Abstract

Drug-resistant bacteria such as methicillin-resistant Staphylococcus aureus (MRSA) are a target for new antimicrobial technologies. Far-UVC technology is an emerging disinfection method that directly kills microorganisms using light. In contrast with conventional UV sterilization, far-UVC light has antimicrobial capabilities without apparent harm to mammalian cells. This study examines the application of 224 nm far-UVC light delivered from a laser using an optical diffuser towards the goal of protecting against bacterial invasion around skin penetrating devices. Delivery of far-UVC using a laser and optical fibers enables exposure to unique geometries that would otherwise be shielded when using a lamp.
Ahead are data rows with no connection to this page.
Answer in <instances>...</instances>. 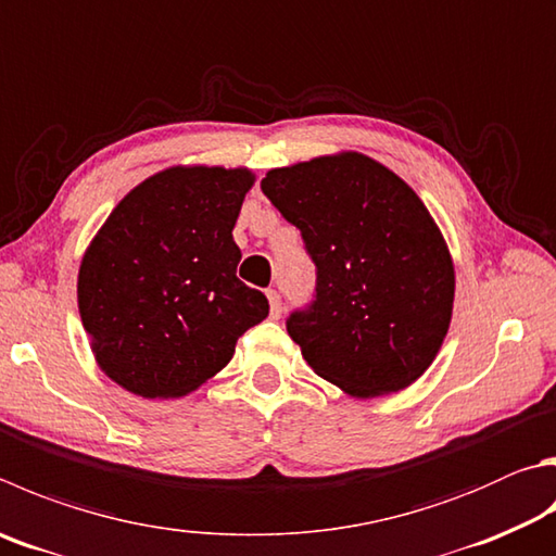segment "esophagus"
I'll list each match as a JSON object with an SVG mask.
<instances>
[{
    "instance_id": "esophagus-1",
    "label": "esophagus",
    "mask_w": 556,
    "mask_h": 556,
    "mask_svg": "<svg viewBox=\"0 0 556 556\" xmlns=\"http://www.w3.org/2000/svg\"><path fill=\"white\" fill-rule=\"evenodd\" d=\"M267 299H269V313H271V318H279L281 316V296H279V291L277 289H269L267 291Z\"/></svg>"
}]
</instances>
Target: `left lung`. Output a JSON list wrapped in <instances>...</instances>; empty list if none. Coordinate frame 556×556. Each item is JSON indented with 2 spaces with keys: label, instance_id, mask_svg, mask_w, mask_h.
I'll return each instance as SVG.
<instances>
[{
  "label": "left lung",
  "instance_id": "left-lung-1",
  "mask_svg": "<svg viewBox=\"0 0 556 556\" xmlns=\"http://www.w3.org/2000/svg\"><path fill=\"white\" fill-rule=\"evenodd\" d=\"M260 187L316 265L313 301L287 318L311 369L359 399L406 389L454 301L450 250L416 191L359 153L269 169Z\"/></svg>",
  "mask_w": 556,
  "mask_h": 556
}]
</instances>
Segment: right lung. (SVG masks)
I'll return each instance as SVG.
<instances>
[{"instance_id":"right-lung-1","label":"right lung","mask_w":556,"mask_h":556,"mask_svg":"<svg viewBox=\"0 0 556 556\" xmlns=\"http://www.w3.org/2000/svg\"><path fill=\"white\" fill-rule=\"evenodd\" d=\"M250 169L169 167L121 199L77 279L83 326L109 379L175 399L224 369L269 301L236 277L233 226Z\"/></svg>"}]
</instances>
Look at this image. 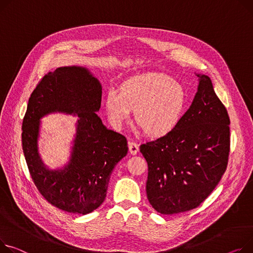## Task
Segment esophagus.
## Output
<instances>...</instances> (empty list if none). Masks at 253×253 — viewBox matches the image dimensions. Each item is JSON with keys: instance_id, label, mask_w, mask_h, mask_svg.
<instances>
[{"instance_id": "obj_1", "label": "esophagus", "mask_w": 253, "mask_h": 253, "mask_svg": "<svg viewBox=\"0 0 253 253\" xmlns=\"http://www.w3.org/2000/svg\"><path fill=\"white\" fill-rule=\"evenodd\" d=\"M128 147H129V153L131 155H136L138 151H139L138 145L135 142H133V141H129L128 142Z\"/></svg>"}]
</instances>
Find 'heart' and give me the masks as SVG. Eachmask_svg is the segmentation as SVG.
<instances>
[{"mask_svg": "<svg viewBox=\"0 0 253 253\" xmlns=\"http://www.w3.org/2000/svg\"><path fill=\"white\" fill-rule=\"evenodd\" d=\"M186 102V93L169 75L147 72L124 81L120 91L110 89L105 108L112 124L120 128L134 111L136 123L150 136L161 137L178 125Z\"/></svg>", "mask_w": 253, "mask_h": 253, "instance_id": "heart-1", "label": "heart"}]
</instances>
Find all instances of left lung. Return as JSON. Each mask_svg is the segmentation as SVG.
Wrapping results in <instances>:
<instances>
[{"instance_id": "8db88e82", "label": "left lung", "mask_w": 253, "mask_h": 253, "mask_svg": "<svg viewBox=\"0 0 253 253\" xmlns=\"http://www.w3.org/2000/svg\"><path fill=\"white\" fill-rule=\"evenodd\" d=\"M196 76L197 92L175 129L140 145L148 167L147 199L163 214L197 208L227 169L230 118L211 78Z\"/></svg>"}]
</instances>
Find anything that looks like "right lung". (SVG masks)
Segmentation results:
<instances>
[{
	"label": "right lung",
	"mask_w": 253,
	"mask_h": 253,
	"mask_svg": "<svg viewBox=\"0 0 253 253\" xmlns=\"http://www.w3.org/2000/svg\"><path fill=\"white\" fill-rule=\"evenodd\" d=\"M102 84L85 67L67 66L42 77L32 91L22 123V148L30 176L54 207L86 214L104 203L115 166L128 151L122 134L108 129L96 115ZM52 112L78 117L70 162L50 170L38 154L40 119Z\"/></svg>",
	"instance_id": "1"
}]
</instances>
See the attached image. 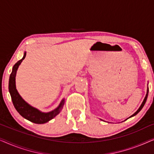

Testing of the bactericidal potential of diffusing the far-UVC laser output over a large area was tested and yielded qualitative area killing results. The killing of MRSA using this method was also examined using an in vitro survival assay. Results followed a classic log-linear disinfection model with a rate constant of k = 0.51 cm2/mJ, which corresponds to an inactivation cross section of D90 = 4.5 mJ/cm2. This study establishes far-UVC delivered from a laser through an optical diffuser as a viable solution for disinfection of susceptible regions such as around catheters, drivelines, or other skin penetrating medical devices.

Highlights

  • Infections from drug-resistant bacteria such as methicillin-resistant Staphylococcus aureus (MRSA) present major health care challenges with over 23,000 cases resulting in death in the United States each year [1]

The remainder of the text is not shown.